Rian grinned back. “How about Belle Starr and Dudley Do-Right?”
She pointed a finger at Rian. “I’d say you’re getting closer.”
“Exactly. That’s why I’m keeping my distance.”
Amy giggled. She had only met Ben a few times, but he didn’t have that tough cop air. When he showed up to help with Tiddlywinks after the break-in, she saw why Rian liked him so much. Theirs was definitely an odd pairing, though, if she thought about it. No wonder Rian kept him a semi-secret, even from her friends.
Amy giggled again. The dragonflies buzzed over the lake like toy airplanes landing, fueling, and taking off again. A chorus of nature serenaded them with shoreline song, and the peepers peeped unseen from the river reeds. She felt the beat. The bullfrogs added their noisy baseline like syncopated jazz.
“Arkansas means south wind in the language of the Quapaw tribe,” Amy said dreamily. “They lived here a gazillion years ago, you know. The French Jesuits called them Oo-gaq-pa. Another tribe called them Ar-ka-na-se. Then the white men showed up. They wrote down what they heard. And now they call us Arkansawyers.”
Genna chuckled. “That reminds me of playing that game ‘Telephone’ as kids. By the time the whispers made it around the circle, the comment was a bit lewd and always funny.”
“Hmm,” Rian hummed.
“Sad about Zack,” Amy said.
“Crying shame,” Rian added.
Genna drew her bare feet from the cold water, wrapping her arms around her knees. “We missed a perfect photo op for the Cardboard Cottage & Company, and now we’
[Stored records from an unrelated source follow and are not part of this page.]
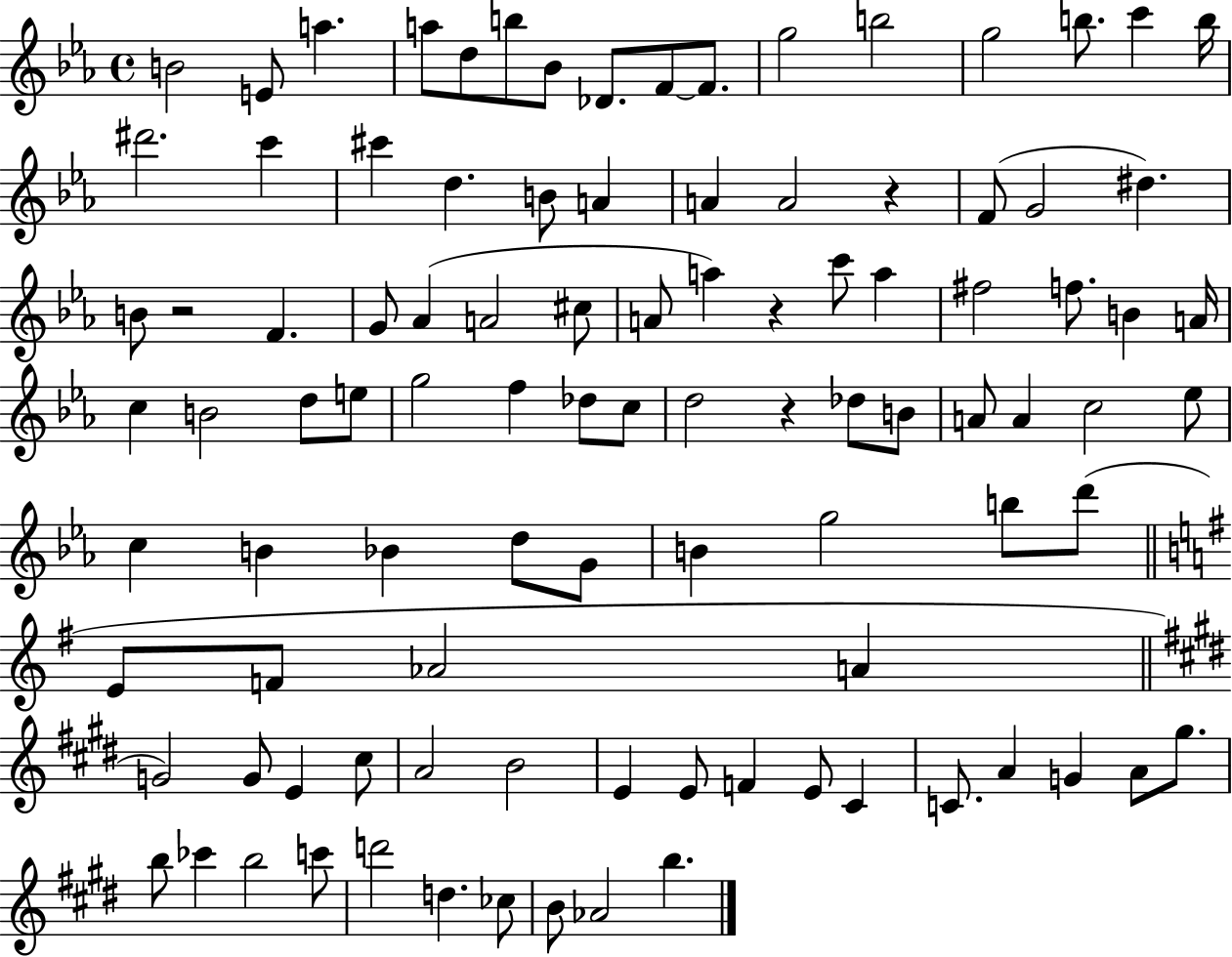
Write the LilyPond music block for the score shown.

{
  \clef treble
  \time 4/4
  \defaultTimeSignature
  \key ees \major
  \repeat volta 2 { b'2 e'8 a''4. | a''8 d''8 b''8 bes'8 des'8. f'8~~ f'8. | g''2 b''2 | g''2 b''8. c'''4 b''16 | \break dis'''2. c'''4 | cis'''4 d''4. b'8 a'4 | a'4 a'2 r4 | f'8( g'2 dis''4.) | \break b'8 r2 f'4. | g'8 aes'4( a'2 cis''8 | a'8 a''4) r4 c'''8 a''4 | fis''2 f''8. b'4 a'16 | \break c''4 b'2 d''8 e''8 | g''2 f''4 des''8 c''8 | d''2 r4 des''8 b'8 | a'8 a'4 c''2 ees''8 | \break c''4 b'4 bes'4 d''8 g'8 | b'4 g''2 b''8 d'''8( | \bar "||" \break \key e \minor e'8 f'8 aes'2 a'4 | \bar "||" \break \key e \major g'2) g'8 e'4 cis''8 | a'2 b'2 | e'4 e'8 f'4 e'8 cis'4 | c'8. a'4 g'4 a'8 gis''8. | \break b''8 ces'''4 b''2 c'''8 | d'''2 d''4. ces''8 | b'8 aes'2 b''4. | } \bar "|."
}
ve got another dead husband. What a mess.”
Another dead husband? Maybe Genna was talking about her deceased. God rest their souls. They both died of natural causes, albeit a bit prematurely.
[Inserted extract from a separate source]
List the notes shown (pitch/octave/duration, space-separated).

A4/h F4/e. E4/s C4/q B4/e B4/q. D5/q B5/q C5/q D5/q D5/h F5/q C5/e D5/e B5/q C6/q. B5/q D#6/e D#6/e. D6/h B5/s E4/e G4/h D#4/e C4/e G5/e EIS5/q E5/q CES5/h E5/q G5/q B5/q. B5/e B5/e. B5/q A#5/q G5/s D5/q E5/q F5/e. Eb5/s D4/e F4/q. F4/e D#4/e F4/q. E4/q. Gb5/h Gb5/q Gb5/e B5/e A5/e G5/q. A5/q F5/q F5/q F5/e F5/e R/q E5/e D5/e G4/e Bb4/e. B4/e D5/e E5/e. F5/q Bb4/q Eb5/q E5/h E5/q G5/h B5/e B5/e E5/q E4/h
“You know we’re going to have to answer to Zelda sooner or later,” Genna said.
“Later,” Rian snipped.
“We can’t collect on the insurance until we do.”
“They know. They’re watching. Someone is always watching.”
“Your paranoia is showing, Rian. Don’t you think we’ll get our money?”
“Your greed is showing, Genna.”
“It’s a legitimate claim. Zack died in an accident, didn’t he?”
Amy’s head buzzed. “What are you talking about? What insurance? What claim?”
Genna exhaled the last drag from her cigarette and stuffed the butt into the empty beer can. The smoke curled out of the opening like a chimney and then fizzled out in the wet dregs.
“Well, that’s a cat out of the bag,” Rian said. “That’s not at all how I thought that should’ve been played.”
“What is going on?” Amy asked. Her head was starting to ache. Was there anything that appeared on the surface the same as it was below?
“Genna and I have a financial interest in Zack’s cell tower business.”
“It started out as a very simple arrangement,” Genna said. “Zelda didn’t know about it. Unless Zack told her. He wanted to keep it quiet for the time being.”
“But why?”
“I’m not sure,” Rian said. “And now I regret that. I regret the whole thing. Zack was one scary, shady dude.”
Genna turned to face Rian. “Now what are you talking about?”
Rian was silent, her gaze on her hands in her lap. Amy looked at Genna and then back at Rian. Like watching a silent ping-pong match between fortitude and grit. Tenacity and defiance. Guilt and blame.
“Look,” Genna said, “if there’s something you need to tell me, now is a good time to do so.”
Amy heard the anger. Genna was dauntless when she was angry. Her stomach fluttered, and a sense of panic took flight. If anyone could battle it out with Genna and win, it would be Rian. Whether it was physical or not.